Other conclusions included that “the crew had an unclear understanding of the boundary between severe and moderate icing which may have contributed to prolonging the exposure to severe icing conditions” and that “most likely the ice that entered the engines had formed in and around the air inlet during flight”. It was also noted that although the Norwegian ANSP Avinor “has previously considered introducing the use of weather radar, it has concluded that there are technical and financial challenges associated with presenting nationwide weather in the necessary way” but is still currently considering the inclusion of a weather radar element as part of the new en-route system being planned for the Oslo TMA.   

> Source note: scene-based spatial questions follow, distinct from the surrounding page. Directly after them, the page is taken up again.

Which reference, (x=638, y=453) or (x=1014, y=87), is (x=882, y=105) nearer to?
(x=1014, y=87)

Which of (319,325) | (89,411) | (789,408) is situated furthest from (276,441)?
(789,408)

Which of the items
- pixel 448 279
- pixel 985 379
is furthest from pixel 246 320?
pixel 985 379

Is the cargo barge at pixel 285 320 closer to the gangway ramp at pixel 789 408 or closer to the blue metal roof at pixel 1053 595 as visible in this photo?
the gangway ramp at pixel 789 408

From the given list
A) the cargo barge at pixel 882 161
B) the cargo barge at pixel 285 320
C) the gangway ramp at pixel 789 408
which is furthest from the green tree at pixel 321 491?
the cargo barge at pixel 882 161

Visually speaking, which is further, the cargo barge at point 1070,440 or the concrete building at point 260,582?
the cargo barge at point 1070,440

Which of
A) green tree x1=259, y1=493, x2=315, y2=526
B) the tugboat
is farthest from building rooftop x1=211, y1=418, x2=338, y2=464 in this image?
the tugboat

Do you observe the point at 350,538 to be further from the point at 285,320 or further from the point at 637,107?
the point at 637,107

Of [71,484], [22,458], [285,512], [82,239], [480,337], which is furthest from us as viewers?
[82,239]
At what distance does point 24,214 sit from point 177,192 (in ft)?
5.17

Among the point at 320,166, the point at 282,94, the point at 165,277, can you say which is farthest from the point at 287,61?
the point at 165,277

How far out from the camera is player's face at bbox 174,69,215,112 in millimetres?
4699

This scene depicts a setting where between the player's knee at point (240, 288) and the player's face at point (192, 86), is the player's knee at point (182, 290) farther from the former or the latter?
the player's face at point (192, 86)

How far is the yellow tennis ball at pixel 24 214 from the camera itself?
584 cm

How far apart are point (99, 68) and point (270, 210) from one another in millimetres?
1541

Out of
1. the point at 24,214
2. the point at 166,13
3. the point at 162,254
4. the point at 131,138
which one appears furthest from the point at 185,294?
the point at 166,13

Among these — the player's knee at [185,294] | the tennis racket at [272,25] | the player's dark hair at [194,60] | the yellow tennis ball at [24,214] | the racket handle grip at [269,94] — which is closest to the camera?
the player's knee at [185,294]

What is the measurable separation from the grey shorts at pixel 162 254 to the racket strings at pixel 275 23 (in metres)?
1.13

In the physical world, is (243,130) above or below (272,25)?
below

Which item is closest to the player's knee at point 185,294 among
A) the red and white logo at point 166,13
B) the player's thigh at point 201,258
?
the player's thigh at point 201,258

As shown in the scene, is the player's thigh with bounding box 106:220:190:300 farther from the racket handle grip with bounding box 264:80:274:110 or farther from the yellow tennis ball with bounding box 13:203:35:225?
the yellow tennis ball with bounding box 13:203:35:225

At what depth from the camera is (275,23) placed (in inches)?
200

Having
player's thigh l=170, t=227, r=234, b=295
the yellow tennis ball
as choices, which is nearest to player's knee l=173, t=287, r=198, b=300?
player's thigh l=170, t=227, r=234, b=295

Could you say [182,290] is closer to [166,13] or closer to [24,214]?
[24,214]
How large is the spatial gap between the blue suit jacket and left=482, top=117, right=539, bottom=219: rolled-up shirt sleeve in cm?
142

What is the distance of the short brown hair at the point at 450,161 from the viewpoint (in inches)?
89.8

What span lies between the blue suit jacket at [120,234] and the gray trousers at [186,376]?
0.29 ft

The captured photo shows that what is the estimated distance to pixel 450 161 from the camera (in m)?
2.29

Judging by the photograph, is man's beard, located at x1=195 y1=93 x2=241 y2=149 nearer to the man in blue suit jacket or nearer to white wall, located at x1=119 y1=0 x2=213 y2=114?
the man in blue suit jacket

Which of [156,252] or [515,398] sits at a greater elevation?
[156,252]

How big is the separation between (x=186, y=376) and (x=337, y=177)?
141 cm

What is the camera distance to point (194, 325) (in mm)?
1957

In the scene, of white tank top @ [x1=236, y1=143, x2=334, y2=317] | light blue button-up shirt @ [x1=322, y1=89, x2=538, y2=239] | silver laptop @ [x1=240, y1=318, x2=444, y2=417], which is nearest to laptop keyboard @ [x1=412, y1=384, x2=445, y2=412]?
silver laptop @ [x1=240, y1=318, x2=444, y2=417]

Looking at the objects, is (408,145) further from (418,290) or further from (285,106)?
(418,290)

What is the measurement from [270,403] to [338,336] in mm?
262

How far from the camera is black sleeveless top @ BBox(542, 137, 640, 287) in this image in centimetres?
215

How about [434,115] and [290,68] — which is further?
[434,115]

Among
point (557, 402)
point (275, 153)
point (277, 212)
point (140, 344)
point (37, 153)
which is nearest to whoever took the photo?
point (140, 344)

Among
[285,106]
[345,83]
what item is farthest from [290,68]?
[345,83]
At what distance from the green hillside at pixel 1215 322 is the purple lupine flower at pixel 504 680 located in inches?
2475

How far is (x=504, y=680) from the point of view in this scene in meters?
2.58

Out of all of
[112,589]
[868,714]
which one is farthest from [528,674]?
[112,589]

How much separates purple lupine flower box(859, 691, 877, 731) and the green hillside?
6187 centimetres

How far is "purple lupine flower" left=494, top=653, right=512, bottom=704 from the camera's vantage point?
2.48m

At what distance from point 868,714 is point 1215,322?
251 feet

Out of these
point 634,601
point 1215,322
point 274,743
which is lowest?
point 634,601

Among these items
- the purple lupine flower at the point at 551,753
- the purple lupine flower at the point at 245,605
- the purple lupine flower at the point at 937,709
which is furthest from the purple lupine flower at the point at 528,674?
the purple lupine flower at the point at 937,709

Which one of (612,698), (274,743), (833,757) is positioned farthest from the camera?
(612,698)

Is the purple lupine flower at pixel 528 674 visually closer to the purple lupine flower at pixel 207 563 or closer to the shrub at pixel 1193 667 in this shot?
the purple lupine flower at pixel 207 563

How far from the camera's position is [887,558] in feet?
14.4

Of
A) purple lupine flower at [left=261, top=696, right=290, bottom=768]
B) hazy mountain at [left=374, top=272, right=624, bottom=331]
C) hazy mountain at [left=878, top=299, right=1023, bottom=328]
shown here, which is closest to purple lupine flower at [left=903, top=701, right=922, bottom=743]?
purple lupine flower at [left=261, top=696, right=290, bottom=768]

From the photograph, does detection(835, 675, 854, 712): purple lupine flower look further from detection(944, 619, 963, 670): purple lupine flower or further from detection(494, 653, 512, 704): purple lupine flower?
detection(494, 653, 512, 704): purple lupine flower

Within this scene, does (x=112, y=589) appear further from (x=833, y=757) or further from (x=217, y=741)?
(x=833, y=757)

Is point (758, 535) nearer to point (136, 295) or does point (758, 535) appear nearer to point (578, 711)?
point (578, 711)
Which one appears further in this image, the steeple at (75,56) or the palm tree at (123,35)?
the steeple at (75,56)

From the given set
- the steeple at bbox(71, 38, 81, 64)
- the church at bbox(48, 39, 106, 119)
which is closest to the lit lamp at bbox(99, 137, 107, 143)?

Three Safety Recommendations were made as a result of the findings of the Investigation as follows:

  • that the Norwegian Civil Aviation Authority implement a project in which Avinor, Norwegian Meteorological Institute and representatives from a suitable airline participate to assess possible solutions on presentation of updated (live) weather information that can be communicated to relevant flights. [2023/01T]
  • that Transport Canada assures that De Havilland includes a warning in the Airplane Flight Manual in which users are informed that the engines may flame out if an aircraft inadvertently flies into severe icing conditions. Ice can build up in the air inlet and subsequently detach and enter the engine. [2023/02T]
  • that the European Union Aviation Safety Agency clarifies the inadequate definitions as well as the existing inconsistency relating to icing problems and ensure that the results are harmonised with other international authorities. [2023/03T]

The Final Report of the Investigation was completed on 7 February 2023 and published the following day.